Chinese New Year: Visiting the Temple

Offerings to the Buddha

For many Chinese immigrants and tradition-bound Chinese families, it is essential practice to pay a visit to the neighborhood temple on the occasion of the lunar new year.

Last night, Wednesday, when the Year of the Tiger came to an end with a boisterous roar, the Year of the Rabbit was welcomed by the heavy Asian population of British Columbia’s Lower Mainland.

I observed the occasion at the International Buddhist Temple in Steveston — the second-largest Buddhist temple in North America.  If I said my prayers properly, I parted company with the evil spirits and bad luck of the past year, and opened myself to all the blessings of a new year.

International Buddhist Temple

At the side of the spacious parking lot that flanks the multi-building temple complex, newly arrived temple goers bought sheaves of incense sticks from a row of vendors.   I followed them as they lit the entire bundles in nearby oil burners, and then carried them through a gateway.

Past a classical garden pond with a beautifully illuminated pagoda, I watched worshippers make their initial offering to an alabaster-white “laughing Buddha” icon. 

A few steps further, more incense was presented to a tier of bronze sculptures representing a Chinese Buddhist pantheon.   I recognized Guan Gong, who assures safety, and Bao Qing Tien, the master of justice.

The walkway entered a portal to the main temple grounds.  A gong sounded my arrival.  A wall of murals, to my right, wrapped around a 360-degree statue of GuanYin, presented as a thousand-armed goddess of mercy.

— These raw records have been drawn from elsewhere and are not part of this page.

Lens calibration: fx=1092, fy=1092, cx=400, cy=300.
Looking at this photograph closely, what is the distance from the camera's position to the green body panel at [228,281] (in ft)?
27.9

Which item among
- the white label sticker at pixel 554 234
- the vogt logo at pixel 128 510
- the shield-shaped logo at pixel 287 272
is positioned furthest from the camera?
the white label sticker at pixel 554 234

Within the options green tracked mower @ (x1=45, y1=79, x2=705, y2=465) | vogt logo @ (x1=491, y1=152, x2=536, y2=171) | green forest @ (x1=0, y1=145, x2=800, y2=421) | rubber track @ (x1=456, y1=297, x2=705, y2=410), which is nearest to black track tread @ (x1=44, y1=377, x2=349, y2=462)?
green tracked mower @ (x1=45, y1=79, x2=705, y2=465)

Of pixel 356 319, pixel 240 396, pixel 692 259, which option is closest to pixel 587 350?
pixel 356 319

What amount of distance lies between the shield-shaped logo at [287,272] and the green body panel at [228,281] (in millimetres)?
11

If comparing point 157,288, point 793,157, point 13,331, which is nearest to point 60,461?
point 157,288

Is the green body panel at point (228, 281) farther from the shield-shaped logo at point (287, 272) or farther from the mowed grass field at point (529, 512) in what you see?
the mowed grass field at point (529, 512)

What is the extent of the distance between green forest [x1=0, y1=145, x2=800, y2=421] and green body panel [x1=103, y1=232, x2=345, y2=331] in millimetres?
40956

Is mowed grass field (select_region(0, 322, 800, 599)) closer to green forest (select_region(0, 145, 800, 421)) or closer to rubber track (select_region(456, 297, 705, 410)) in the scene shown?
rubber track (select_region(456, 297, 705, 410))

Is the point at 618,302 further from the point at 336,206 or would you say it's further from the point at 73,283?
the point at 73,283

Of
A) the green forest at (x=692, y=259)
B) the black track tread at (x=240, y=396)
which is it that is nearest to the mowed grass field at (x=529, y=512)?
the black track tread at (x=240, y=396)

The broad courtyard bustled with activity.  Whirring fans in the good-luck colors of red and gold were being sold to my left.   In front of small icons in all directions, visitors were offering incense and flowers.

At the heart of the courtyard, two dozen steps climbed to the main worship hall.  An enormous image of the seated Gautama Buddha, covered in gold leaf and flanked by attendants, dominated its center.  Pyramids of fruit — oranges, persimmons, pomelos, all round to symbolize the perpetuation of life — were piled in front.   Towers of tiny Buddha images rose on all sides.

At about 11:30, temple monks knelt on cushions before the main image and began chanting.  Their rhythmic song continued until midnight.  Several dozen temple visitors joined in, stumbling over the words to the sutras but never losing the spirit of the occasion.

Thrangu Monastery

Chinese religion is an interesting blend of beliefs.  Those raised in the Christian tradition often consider it blasphemy to embrace other faiths.  But Chinese are Buddhist — and they are Taoist — and they are Confucianist — and they offer basic ancestor worship.  The pursuit of one path does not preclude the pursuit of another.

On New Year’s Day, February 3, I ventured to another, very different, Buddhist temple. The Thrangu Monastery, built just four years ago in Richmond, was the first traditional Tibetan monastery built in Canada.  Few worshippers were in this magnificent temple when I visited, but I was cowed by the 40-foot Buddha that rose over my head, surrounded by more than 1,000 small Buddha images.

Chinese New Year comes early in 2012: January 23.  I’m already making plans for a mid-winter return.